Get Started

An Observable is the core type in ReactiveX. It serially pushes items, known as emissions, through a series of operators until it finally arrives at an Observer, where they are consumed.

Push-based (rather than pull-based) iteration opens up powerful new possibilities to express code and concurrency much more quickly. Because an Observable treats events as data and data as events, composing the two together becomes trivial.

There are many ways to create an Observable that hands items to an Observer. You can use a create() factory and pass it functions that handle items:

  • The on_next function is called each time the Observable emits an item.

  • The on_completed function is called when the Observable completes.

  • The on_error function is called when an error occurs on the Observable.

You do not have to specify all three event types. You can pick and choose which events you want to observe by providing only some of the callbacks, or simply by providing a single lambda for on_next. Typically in production, you will want to provide an on_error handler so that errors are explicitly handled by the subscriber.

Let’s consider the following example:

from reactivex import create

def push_five_strings(observer, scheduler):
    observer.on_next("Alpha")
    observer.on_next("Beta")
    observer.on_next("Gamma")
    observer.on_next("Delta")
    observer.on_next("Epsilon")
    observer.on_completed()

source = create(push_five_strings)

source.subscribe(
    on_next = lambda i: print("Received {0}".format(i)),
    on_error = lambda e: print("Error Occurred: {0}".format(e)),
    on_completed = lambda: print("Done!"),
)

An Observable is created with create. On subscription, the push_five_strings function is called. This function emits five items. The three callbacks provided to the subscribe function simply print the received items and completion states.

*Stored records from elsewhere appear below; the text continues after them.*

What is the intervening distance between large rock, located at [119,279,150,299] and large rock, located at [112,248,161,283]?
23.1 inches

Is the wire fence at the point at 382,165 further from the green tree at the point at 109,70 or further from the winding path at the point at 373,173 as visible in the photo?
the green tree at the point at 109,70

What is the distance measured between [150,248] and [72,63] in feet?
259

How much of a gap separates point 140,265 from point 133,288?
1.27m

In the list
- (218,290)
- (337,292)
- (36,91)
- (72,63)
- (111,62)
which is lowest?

Note that the use of lambdas simplify the code in this basic example.

Output:

Received Alpha
Received Beta
Received Gamma
Received Delta
Received Epsilon
Done!

However, there are many Observable factories for common sources of emissions. To simply push five items, we can rid the create() and its backing function, and use of(). This factory accepts an argument list, iterates on each argument to emit them as items, and the completes. Therefore, we can simply pass these five Strings as arguments to it:

from reactivex import of

source = of("Alpha", "Beta", "Gamma", "Delta", "Epsilon")

source.subscribe(
    on_next = lambda i: print("Received {0}".format(i)),
    on_error = lambda e: print("Error Occurred: {0}".format(e)),
    on_completed = lambda: print("Done!"),
)

And a single parameter can be provided to the subscribe function if completion and error are ignored:

from reactivex import of

source = of("Alpha", "Beta", "Gamma", "Delta", "Epsilon")

source.subscribe(lambda value: print("Received {0}".format(value)))

Output:

Received Alpha
Received Beta
Received Gamma
Received Delta
Received Epsilon

Operators and Chaining

You can also derive new Observables using over 130 operators available in RxPY. Each operator will yield a new Observable that transforms emissions from the source in some way. For example, we can map() each String to its length, then filter() for lengths being at least 5. These will yield two separate Observables built off each other.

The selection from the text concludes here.